Hoy más que nunca necesitamos regresar al sentido profundo de lo humano. Que el humanismo renazca en nuestras aulas, como lo pedía Martha Nussbaum cuando advertía que las democracias agonizan si sus ciudadanos pierden la capacidad de empatizar. El irrespeto por la vida se ha convertido en pan de cada día, y las dinámicas de deshumanización avanzan incluso cuando celebramos, paradójicamente, los derechos de la naturaleza y de los animales.

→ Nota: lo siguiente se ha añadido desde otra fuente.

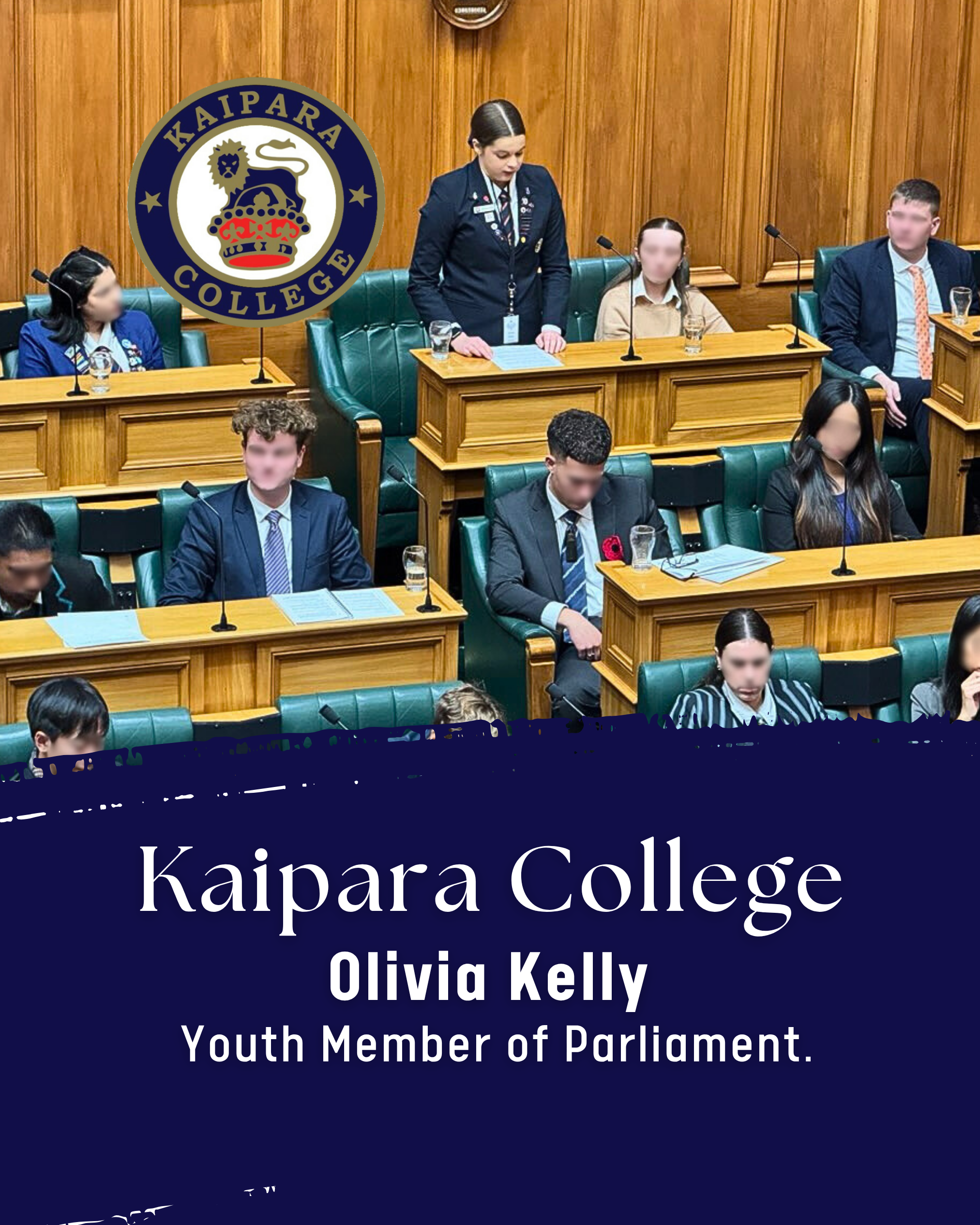 21072025 Youth Parliment P1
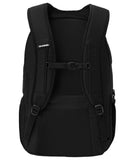 Dakine CAMPUS PREMIUM BACKPACK 28L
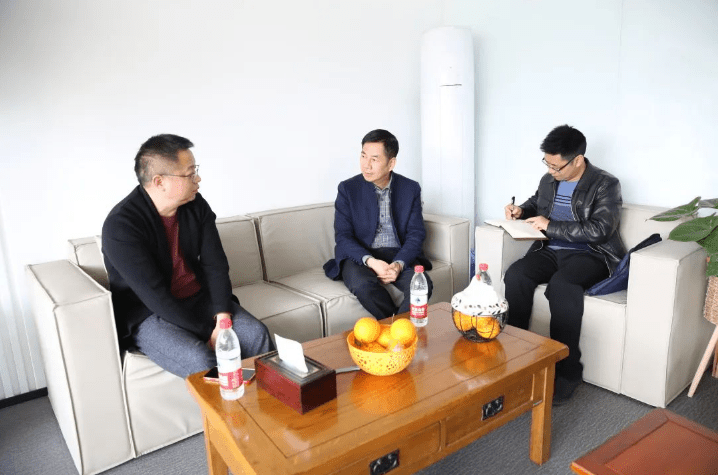 微信截图_20220322104123.png 微信截图_20220322104123.png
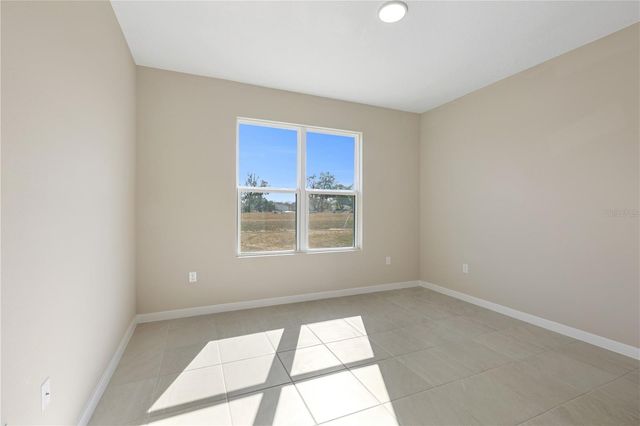 4532 NW 37TH STREET RD, Ocala, FL 34482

Requerimos más educación y más cultura. Que nuestros niños y niñas aprendan primero a empuñar un instrumento musical antes que un arma. Que existan más bibliotecas que cantinas; más escenarios de arte, teatro y literatura que permitan elevar nuestra sensibilidad social. Que la solidaridad rebose nuestras relaciones, que el amor por el otro vuelva a ser una virtud cotidiana, que la humildad gobierne antes que el orgullo, y que la caridad —como bien lo planteaba Emmanuel Levinas— nos recuerde que en el rostro del otro está la primera prohibición ética respaldada por el fervoroso cristianismo que caracteriza a nuestro país: no matarás.
Solo así podremos desmontar la peligrosa creencia de que eliminando al otro garantizamos nuestra propia supervivencia. Colombia no soporta ni un minuto más de esta idea de “matarnos de todas las formas posibles”. La vida merece, urgente y profundamente, ser defendida.